Debt Settlement vs. Debt Management: Which Should You Choose?

If you’re struggling with your debt, there is hope. Credit counseling agencies and debt resolution programs are available to help you get some relief and a new start. But what are the differences between debt management vs. debt settlement? The answer can help you decide which is the better approach for you.

What is debt management?

A debt management plan is a type of repayment plan you can do through a credit counseling agency. These plans typically take three to five years to complete and usually include credit card debt and other unsecured debts.

Under a debt management plan, you make just one monthly payment to the credit counseling agency. The agency then divvies up your payment and distributes it to your individual creditors.

Credit counselors can negotiate on your behalf to get you lower interest rates and monthly payments in many cases. They may also get creditors to re-age your debt, which turns a delinquent account into a current one. This process can also wipe out your late fees.

Debt management is a good option for a few reasons:

  • It can reduce your overall costs.
  • You won’t have to deal with your creditors directly.
  • It simplifies everything into one payment.
  • It doesn’t damage your credit score significantly (if you already had late payments, though, those won’t get erased).

That said, here are some other things to consider:

  • You’ll typically pay an upfront fee of about $75 and a monthly fee of $20 to $30.
  • There will be a notation on your credit report, which lenders can view.
  • You may be required to close your credit cards.
  • Miss a payment, and you could lose your chance for better terms.
  • Your creditors may not choose to participate.

Debt management is typically best when you’re not yet behind on your payments, or you’ve just started missing some. It’s also important to determine whether you can afford the monthly payments required by the credit counseling agency.

If you’re considering a debt management plan, make sure to go with a nonprofit agency. You can search for one in your area through the National Foundation for Credit Counseling.

What is debt settlement?

Debt settlement, also sometimes called a debt resolution program, allows you to get rid of your debt for less than you owe. You can enlist the help of a law firm or settlement company to work to negotiate on your behalf.

With debt settlement, you typically stop making all the payments on the debts you want to include in the settlement. Instead, you’ll make payments into an account with the firm or company that’s helping you. Once that account reaches a balance they can negotiate with, they’ll start that process.

Depending on the situation, you could save hundreds or even thousands of dollars with a debt settlement.

Some of the pros of debt settlement include:

  • You can save money.
  • You won’t have to deal with your creditors directly.
  • It can help you avoid bankruptcy.
  • It can put you in a better financial position in the long run.

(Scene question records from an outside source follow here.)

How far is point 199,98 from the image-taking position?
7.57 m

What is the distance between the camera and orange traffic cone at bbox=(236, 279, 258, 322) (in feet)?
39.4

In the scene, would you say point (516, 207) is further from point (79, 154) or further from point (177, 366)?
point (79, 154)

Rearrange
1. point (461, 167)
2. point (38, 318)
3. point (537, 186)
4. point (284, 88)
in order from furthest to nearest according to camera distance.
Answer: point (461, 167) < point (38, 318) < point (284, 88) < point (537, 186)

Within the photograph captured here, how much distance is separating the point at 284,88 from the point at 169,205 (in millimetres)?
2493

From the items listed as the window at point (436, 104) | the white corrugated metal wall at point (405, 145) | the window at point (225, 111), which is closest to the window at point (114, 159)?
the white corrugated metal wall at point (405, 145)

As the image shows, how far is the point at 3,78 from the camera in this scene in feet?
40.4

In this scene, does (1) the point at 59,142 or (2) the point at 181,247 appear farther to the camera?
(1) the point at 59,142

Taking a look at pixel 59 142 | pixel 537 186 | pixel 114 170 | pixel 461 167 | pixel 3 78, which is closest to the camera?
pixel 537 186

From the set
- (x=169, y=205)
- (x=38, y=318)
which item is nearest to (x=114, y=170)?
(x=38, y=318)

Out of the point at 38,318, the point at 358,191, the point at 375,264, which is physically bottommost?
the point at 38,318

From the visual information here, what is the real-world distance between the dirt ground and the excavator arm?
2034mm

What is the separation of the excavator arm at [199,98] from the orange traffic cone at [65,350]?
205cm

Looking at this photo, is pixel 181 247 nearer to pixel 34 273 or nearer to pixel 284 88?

That said, there are some potential pitfalls to keep an eye on:

  • It can temporarily harm your credit.
  • Your creditors may not choose to negotiate if you try to settle the debt by yourself or not work with an experienced professional.
  • You’ll typically pay a fee to the firm or company for the debt settlement management.
  • The forgiven debt may be considered taxable income.

In general, it’s best to consider debt settlement if you’re severely delinquent on your loans or credit cards and want to avoid bankruptcy. In this event, most of the credit damage has already been done, and you can avoid the worse credit problems bankruptcy brings with it.

Debt management plan vs. debt relief: Which is right for you?

It’s important to understand your situation before you decide what to do with your debt. While debt relief through a settlement can be effective, the credit problems it can cause may not be worth it unless you’re already well behind.

Debt management can also be a good approach, but it may not be the best strategy if you don’t think you can keep up with the payments.

Consider consulting with an attorney or financial professional to determine which path is best for you. For example, Tayne Law Group offers a free consultation, so you don’t have to worry about paying until you make a decision.

In other words, if you’re comparing debt settlement vs. debt management, it’s not about which one is better overall. Rather, it’s which one is better for you.